369 years ago, 18 November 1650, in Milford, Connecticut, Thomas Stevens, son of John and Mary Moulson Stevens, married Mary Fletcher, the daughter of John and Mary Ward Fletcher. The pair were my 8th great grandparents. Thomas was born in London, England on 5 December 1630 and died in Killingsworth, Connecticut on 18 November 1685. Mary was born in Roxbury, England, on 18 May 1630, and died in Guilford, Connecticut on 24 October 1683. Both Thomas and Mary came to North America with their parents as children in the early mid-1600s.
Thomas and Mary were the parents of 13 children: James (1651), Mary (1653), Rebecca (1655), Sarah (1657), John (1659), Thomas (1661). Timothy (1664), Joseph (1666), Abigail Elizabeth (1666) [my 7th great grandmother], Elizabeth (1668), Ebenezer (1670), Phoebe (1672), and Jonathan (1675). The birth of their children spanned 24 years!

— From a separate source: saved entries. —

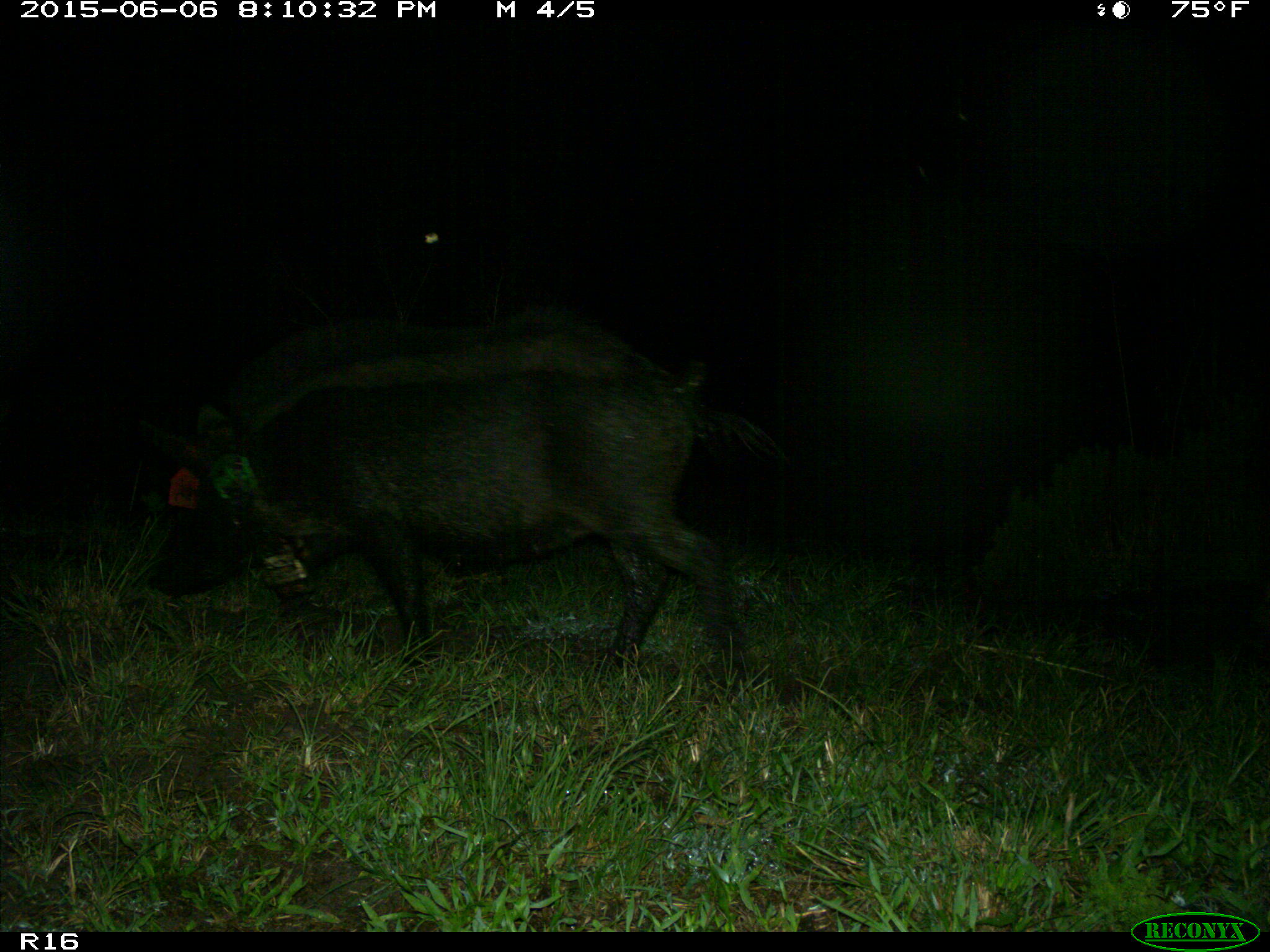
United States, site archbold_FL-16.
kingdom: Animalia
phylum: Chordata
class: Mammalia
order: Artiodactyla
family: Suidae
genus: Sus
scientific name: Sus scrofa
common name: wild boar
Sus scrofa (wild boar).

Their daughter, Abigail Elizabeth married Edward Lee which launched one of my Lee branches — it gets confusing since due to the Lees I am my own cousin.

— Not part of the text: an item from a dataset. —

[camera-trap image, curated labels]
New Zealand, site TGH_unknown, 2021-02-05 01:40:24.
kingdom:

From Descendants of John Stephens, NEHGR, Vol 56, October, 1902
“[Thomas] moved to Killingsworth and was member of church there 1670. He never became a freeman in Guilford. With his father and brother, he was a strong adherent of Dr. Rossiter, and in October, 1662, all three joined with the others of Guilford in seceding from New Haven Colony, and tendering themselves with their persons and estates to the Connecticut Colony, and were accepted and promised protection. The bitter controversy that followed was the chief cause of both Thomas’s and William’s leaving Guilford. Thomas was a man of ability and prominence at Killingwoth, and twice served in the General Assembly from that town. On March 11, 1670-1, he sold to William all his lands at the East End of Guilford, reserving his right in “any other divisions that shall be hereafter laid out” and his right in “commanage if they come to be stinted.” On June 7, 1679, he sold nine acres of the East Creek land to Stephen Dod, and on May 28, 1683, he sold to the same man the rest of the East Creek land and the old homelot. In 1654-5, he was convicted of selling flax with defective weights, through carelessness in not having them inspected. He was a miller. In 1654, when an expedition against the Dutch was proposed, he was chosen corporal, “but money for this present service and that he accede no higher in any other office because he is not a freeman.”